Records provided START

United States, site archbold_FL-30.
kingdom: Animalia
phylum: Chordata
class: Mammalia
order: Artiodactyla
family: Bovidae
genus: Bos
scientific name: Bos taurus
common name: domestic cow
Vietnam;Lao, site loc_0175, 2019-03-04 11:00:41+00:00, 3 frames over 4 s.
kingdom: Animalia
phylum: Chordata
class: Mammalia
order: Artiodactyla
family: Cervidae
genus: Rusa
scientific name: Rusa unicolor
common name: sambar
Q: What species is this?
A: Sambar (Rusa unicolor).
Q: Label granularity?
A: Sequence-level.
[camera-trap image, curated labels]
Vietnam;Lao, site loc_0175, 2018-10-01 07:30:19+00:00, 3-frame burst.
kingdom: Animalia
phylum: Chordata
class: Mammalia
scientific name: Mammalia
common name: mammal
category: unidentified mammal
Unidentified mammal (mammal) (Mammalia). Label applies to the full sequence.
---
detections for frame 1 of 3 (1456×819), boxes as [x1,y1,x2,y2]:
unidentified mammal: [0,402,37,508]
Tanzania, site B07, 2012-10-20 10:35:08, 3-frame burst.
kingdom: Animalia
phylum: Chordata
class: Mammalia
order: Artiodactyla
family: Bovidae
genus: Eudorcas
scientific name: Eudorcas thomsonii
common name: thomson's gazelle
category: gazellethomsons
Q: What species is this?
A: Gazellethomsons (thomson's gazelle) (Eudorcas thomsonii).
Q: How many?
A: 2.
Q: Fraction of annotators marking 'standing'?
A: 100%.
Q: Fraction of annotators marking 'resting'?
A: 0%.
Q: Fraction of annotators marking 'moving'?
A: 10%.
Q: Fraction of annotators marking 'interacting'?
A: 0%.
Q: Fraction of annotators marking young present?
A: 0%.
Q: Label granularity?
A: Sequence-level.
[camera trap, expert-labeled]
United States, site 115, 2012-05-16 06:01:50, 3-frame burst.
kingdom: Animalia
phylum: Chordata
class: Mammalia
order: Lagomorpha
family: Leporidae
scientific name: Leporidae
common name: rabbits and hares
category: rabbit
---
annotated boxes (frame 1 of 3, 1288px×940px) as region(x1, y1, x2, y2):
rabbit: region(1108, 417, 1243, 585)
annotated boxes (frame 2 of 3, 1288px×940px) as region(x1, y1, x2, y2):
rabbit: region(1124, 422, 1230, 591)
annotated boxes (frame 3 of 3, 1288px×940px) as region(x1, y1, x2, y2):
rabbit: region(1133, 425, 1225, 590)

Records provided END

> _Activity_:
The lines you return should be those above that contain the word "Fraction", every one of them.

> _Result of the task_:
Q: Fraction of annotators marking 'standing'?
Q: Fraction of annotators marking 'resting'?
Q: Fraction of annotators marking 'moving'?
Q: Fraction of annotators marking 'interacting'?
Q: Fraction of annotators marking young present?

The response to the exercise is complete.